Editorial

Par Olivier Zajec

Le 13 juin dernier, le ministre de la Défense, M. Jean-Yves Le Drian, présentait le nouveau Livre blanc de la défense et la sécurité nationale dans les termes suivants : “Je refuse le déclassement stratégique de la France. […] La France res­tera le deuxième budget militaire de l’Union européenne avec 1,76 % du produit intérieur brut[1]. Tout en concédant qu’il aurait à titre personnel préféré que ce budget demeurât à 1,81 % du PIB, le ministre n’a pas caché que “la crise économique et financière” obligeait à des sacrifices importants, dont les répercussions ne pouvaient manquer d’avoir un impact sensible sur le niveau annuel de ressources que la France consacre à sa défense.

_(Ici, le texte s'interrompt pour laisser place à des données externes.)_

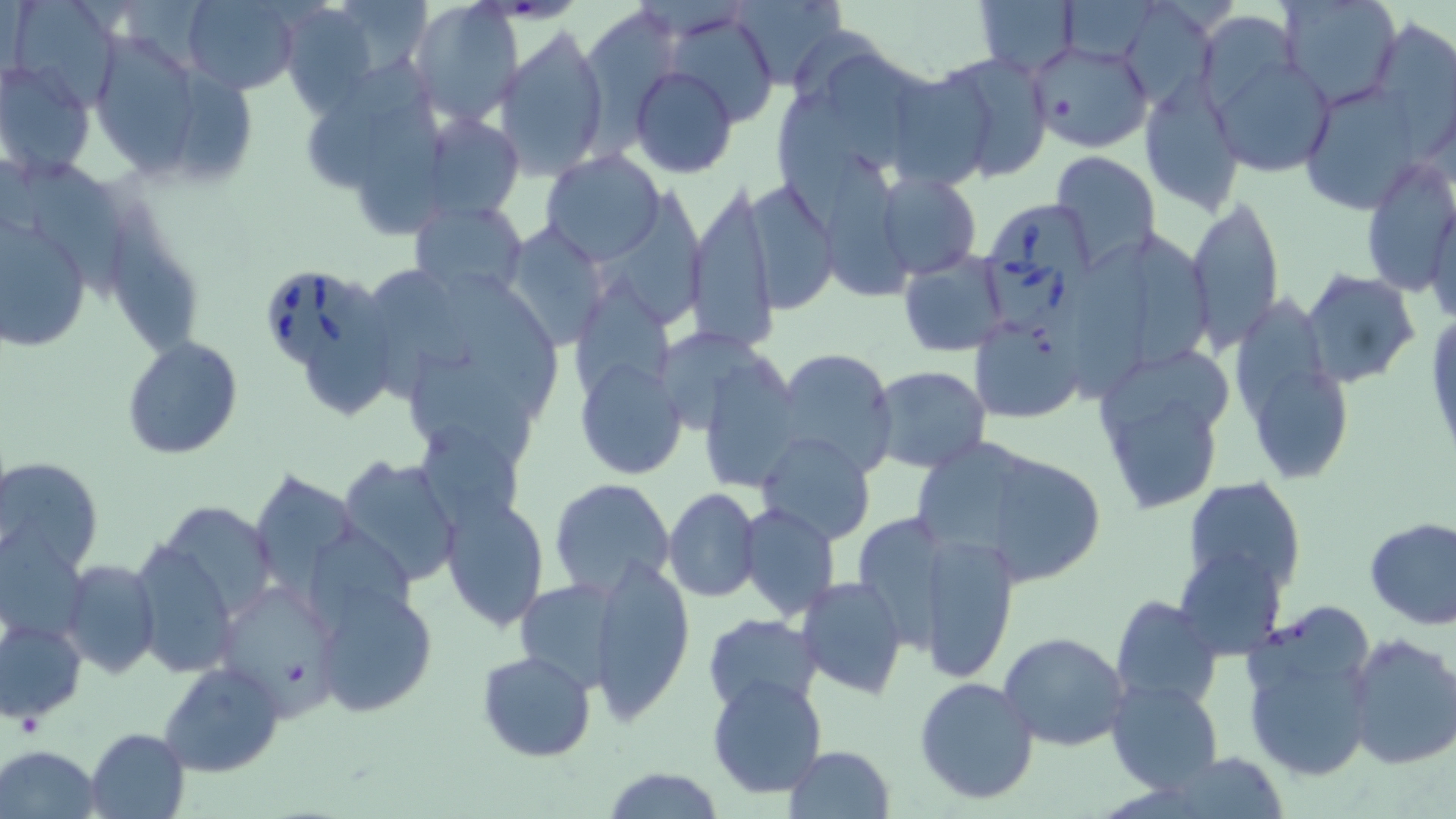
slide_level_diagnosis: Babesia divergens
modality: light microscopy
babesia_divergens_infected_red_blood_cell_locations: 'approximate bounding boxes as (x1,y1)-(x2,y2) corner pairs in pixels: (987,204)-(1096,329), (268,275)-(372,374)'
magnification: 1000x
field_of_view: single
image_size: 1456×819 pixels
preparation: thin blood smear
uninfected_red_blood_cell_locations: 'approximate bounding boxes as (x1,y1)-(x2,y2) corner pairs in pixels: (4,0)-(121,108), (733,0)-(846,89), (1060,0)-(1162,65), (1121,0)-(1217,111), (1276,0)-(1403,110), (181,1)-(300,93), (974,1)-(1078,75), (409,2)-(523,127), (280,4)-(380,118), (578,5)-(687,132), (665,8)-(780,127), (1370,20)-(1455,150), (494,26)-(611,179), (786,29)-(895,101), (95,35)-(203,174), (1026,37)-(1153,154), (1147,37)-(1306,205), (1204,45)-(1335,178), (927,51)-(1054,182), (829,55)-(911,177), (0,58)-(97,181), (306,63)-(427,199), (630,66)-(739,179), (175,69)-(254,178), (896,73)-(993,191), (1138,75)-(1243,214), (1297,79)-(1436,212), (778,81)-(857,234), (356,92)-(445,241), (419,111)-(524,221), (19,149)-(125,303), (539,149)-(666,265), (1049,151)-(1162,272), (1356,154)-(1456,300), (875,167)-(982,280), (739,179)-(836,313), (688,185)-(778,357), (1424,191)-(1455,330), (1187,194)-(1284,349), (409,198)-(529,302), (104,199)-(202,363), (0,216)-(94,353), (499,223)-(612,350), (1073,231)-(1155,397), (1133,231)-(1215,370), (898,252)-(1009,356), (368,266)-(477,400), (1301,270)-(1420,389), (454,274)-(561,414), (304,284)-(389,418), (1238,290)-(1328,418), (1424,306)-(1456,466), (968,320)-(1085,424), (122,336)-(242,459), (771,348)-(898,481), (410,352)-(535,467), (702,358)-(802,494), (574,359)-(687,481), (1104,359)-(1238,437), (869,365)-(993,475), (1258,367)-(1347,484), (1114,399)-(1214,511), (415,425)-(526,530), (755,432)-(876,546), (915,437)-(1040,562), (338,453)-(464,587), (1,456)-(103,576), (998,461)-(1107,586), (252,471)-(357,594), (1182,476)-(1308,596), (548,478)-(676,601), (665,488)-(761,601), (442,499)-(551,630), (738,504)-(841,619), (850,512)-(966,662), (1363,516)-(1456,630), (916,527)-(1018,681), (0,529)-(88,647), (130,536)-(242,677), (1174,547)-(1287,659), (591,556)-(693,722), (60,559)-(160,678), (794,576)-(908,699), (513,579)-(625,693), (314,581)-(439,717), (220,583)-(344,709), (1112,596)-(1223,712), (1239,608)-(1373,679), (701,614)-(823,712), (1,616)-(86,724), (997,631)-(1130,752), (1344,633)-(1456,770), (477,650)-(597,763), (158,660)-(286,778), (1251,662)-(1369,777), (706,675)-(827,799), (914,676)-(1040,806), (1105,677)-(1223,795), (84,727)-(190,819), (1,745)-(101,816), (783,745)-(896,819), (1164,752)-(1288,818), (601,765)-(726,819)'
stain: May-Grünwald-Giemsa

Tout ceci ne sera pas sans conséquence sur l’équilibre général de la posture de défense française. Il est donc naturel que les analyses consacrées au fond et à la pertinence du modèle défendu dans le Livre blanc se soient multipliées, les unes favorables, les autres beaucoup plus critiques. Certains experts choisissent l’angle politique, d’autres privilégient des perspectives plus stratégiques. Au terme alarmiste de “déclassement” répondent, plus neutres, ceux “d’ajustement”, de “réa­lisme” ou, pour les plus avertis, de “sûreté stratégique”. À l’évidence, il est sain que ce LBDSN soit disséqué dans le cadre d’un débat argu­menté. Le mieux serait évidemment que les catégories de l’analyse stratégique président à la discussion, qui ne saurait se résumer à l’affrontement entre d’une part un propos approbateur lénifiant, et d’autre part un rejet de principe.

Stratégique a décidé d’aborder ce débat délicat sous l’angle de la “sobriété stratégique”, terme qui revient avec insistance dans le cadre présent, fait de budgets contraints et de choix capacitaires douloureux. Y a-t-il un “juste assez” en termes stratégiques ? Comment retrouver un équilibre rationnel entre stratégie déclaratoire, stratégique opération­nelle et stratégie des moyens ? Pour apporter leur pierre au débat, les auteurs de notre dossier coordonné par Fabrice Roubelat, ouvrent des pistes intéressantes, au croisement de l’analyse stratégique et des scien­ces de gestion. Leurs conclusions ne sont pas toutes convergentes. L’un des résultats les plus tangibles de cette grille de lecture inhabituelle est néanmoins de préciser la différence qui peut – qui doit – exister entre “sobriété” et “austérité”.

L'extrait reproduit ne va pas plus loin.